### Исходный текст
Другой проблемой была тотальная криминализация общества. На трассе Скандинавия между Выборгом и Петербургом, на Московском шоссе постоянно барражировали грабители и рэкетиры. Особенно рисковали водители автовозов. Их подрезали, останавливали, забирали несколько автомобилей. Знакомый водитель-перевозчик, очень крутой мужик, рассказывал, как ему удалось уйти от грабителей. Его подрезают на трассе, останавливают. Браток встает на подножку, говорит: «Давай тихонько, чуть дальше, где обочина пошире». Едут тихим ходом, машины нападающих остаются позади, водитель вытаскивает обрез, приставляет к голове сопровождающего: «Стой и молчи. Проеду 500 метров, тихо сойдешь. Крикнешь – застрелю». Отъехал, и по газам. Автовоз на полной скорости никакой легковушке не остановить. Так и ушел. Другим повезло меньше.
В мой кабинет почти ежедневно заходили лидеры различных группировок, местных, национальных. Вежливо предлагали сотрудничество. Иными словами – крышу. В те времена невозможно было прожить без силового прикрытия. Законы не исполнялись, милиция не работала. Лидеры приезжали и приезжали. В сопровождении отморозков. Если бы это видела моя бедная еврейская мама! Она сказала бы: «Саша, что ты делаешь среди этих людей?». Со мной ни разу никто грубо не разговаривал. Я старался соблюсти два главных принципа. Первый – не прогибаться, твердо держаться своей линии. Ни на что не соглашаться. Второй – говорить вежливо, мягко, уважительно; слова, стиль и тон не должны быть обидными или оскорбительными для собеседника.
Какие только типажи не появлялись в деловой жизни города в этот период. И бывший советник мэра, со своим безволосым, безбровым помощником. Помощник обычно ничего не говорил, в его взгляде читалось: «убить тебя сейчас или чуть позже?». Советник гордился славным прошлым, когда первые деньги зарабатывались киданием лошков на автомобильных рынках. И некто «двуручник», стрелок по-македонски с двух рук. Его потом отстрелили среди бела дня в его же собственном ресторане «Тихая жизнь» (какое название!) рядом с милицейским общежитием на Энергетиков. И дагестанцы, и чеченцы. Появлялись и совсем неизвестные: «Владимир Сергеевич будут недовольны, что вы арендовали помещение рядом с аркой Главного штаба». «Так решайте вопрос в КУГИ. Договор с ними заключен». Рядом с нами – офис лидера ассирийцев (есть такая национальность; ассирийцы женятся только на своих, интересно, где они их берут?). Раньше ассирийцы держали в городе все сапожное дело. Теперь они – авторитетная группировка. Связаны с московскими блатными, со знаменитым дедом Хасаном. По-соседски не трогают нас. В том же дворе – обменный пункт самого известного в городе валютчика. Валюту в пункте продавали, но мало. Пункт был прикрытием для оптовых операций с валютой на «железке», районе на Рубинштейна вблизи Пяти углов. В этот обменник часто приезжали проверяющие органы, милиция. Пункт закрывали, но он неизменно вновь открывался. Со временем валютчик уехал куда-то в Сибирь. Заниматься валютой в те годы было очень выгодно. Одно из отделений известной сейчас строительной фирмы постоянно возило валюту, купленную в Санкт-Петербурге, на Север, где ее можно было продать дороже.

### Задание 1
Как, согласно тексту о криминальном Петербурге, назывался ресторан, в котором застрелили «двуручника»?
### Задание 2
Продолжите текст о криминальном Петербурге, начав сразу после его последнего предложения.
Приведённый далее список никак не связан с текстом о криминальном Петербурге.

### Сырые данные
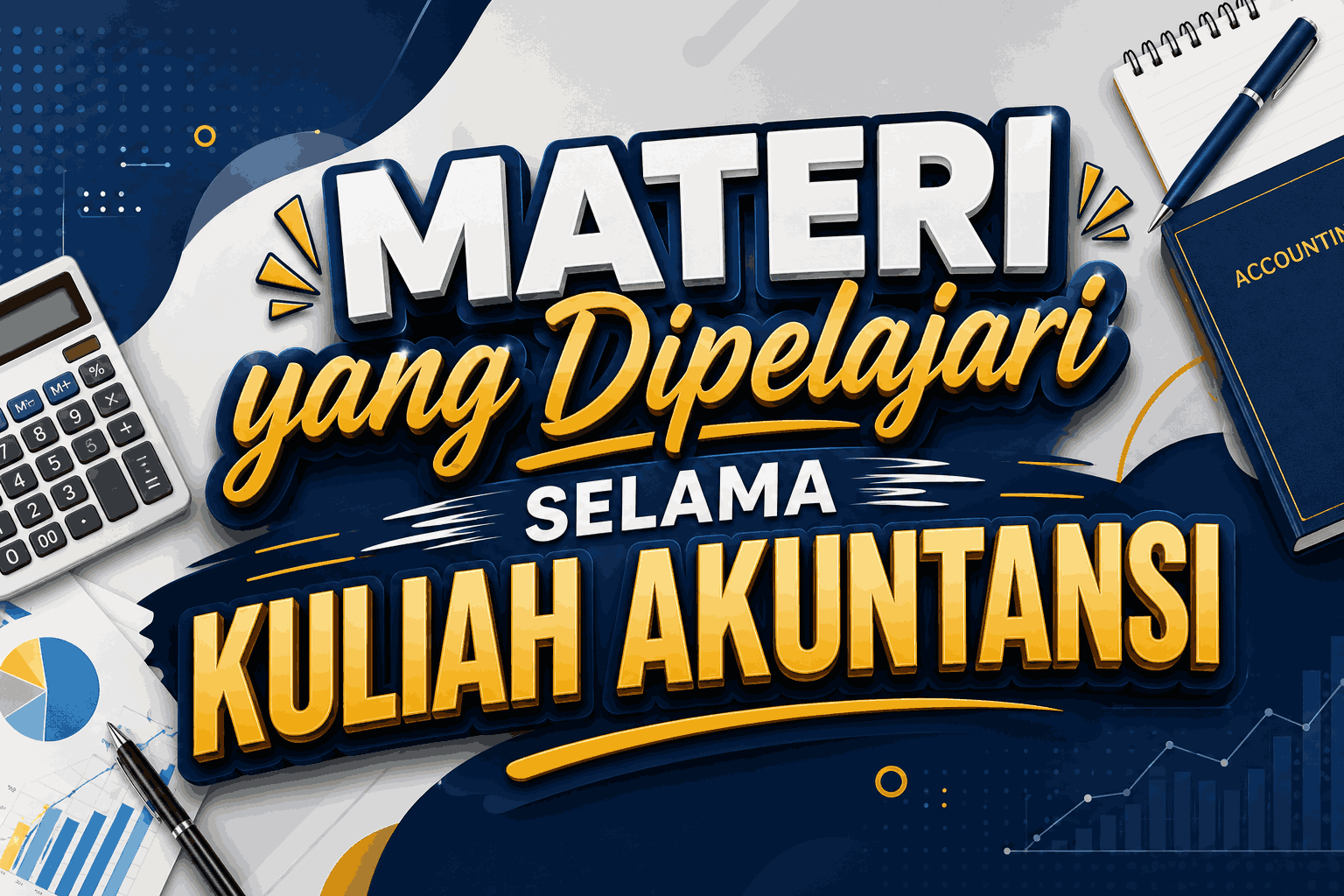 Materi yang Dipelajari Selama Kuliah Akuntansi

### Ожидаемый ответ 1
«Тихая жизнь».

### Ожидаемый ответ 2
Московское руководство прислало мне лихого джигита среднего возраста – «решать вопросы безопасности», так они сказали. Раньше работал в гэбэшном комитете у Дудаева. Переехал с семьей в Петербург. Только этого мне и не хватало. Я и без него решаю вопросы безопасности. Еще один бездельник и еще один начальник на мою голову. «Зачем тебе эти группировки, крышевание, борьба с местными авторитетами? – сказал я ему. – Ты – солидный мужик. Офицер. Жена – учитель русского языка, двое детей. Ты хочешь пустить здесь корни? Иди на хозяйственную работу. А потом подберешь себе какую-нибудь административную должность». Собеседник услышал мои слова. Не сразу, конечно, но услышал. Работал некоторое время в коммерции. Сейчас – в представительстве Президента Чечни в нашем городе.
Как-то в офис без предупреждения пришел незнакомый кавказец, представился полевым командиром. Хотел, чтобы я на них, кавказцев, работал. Угрожал забрать жену и сына. Потом оказалось, что он – дядя моего знакомого Икрама. Подставка такая. Как-то удалось выкрутиться. Можно сказать, пронесло. Но сколько переживаний это мне стоило. Всякое бывало.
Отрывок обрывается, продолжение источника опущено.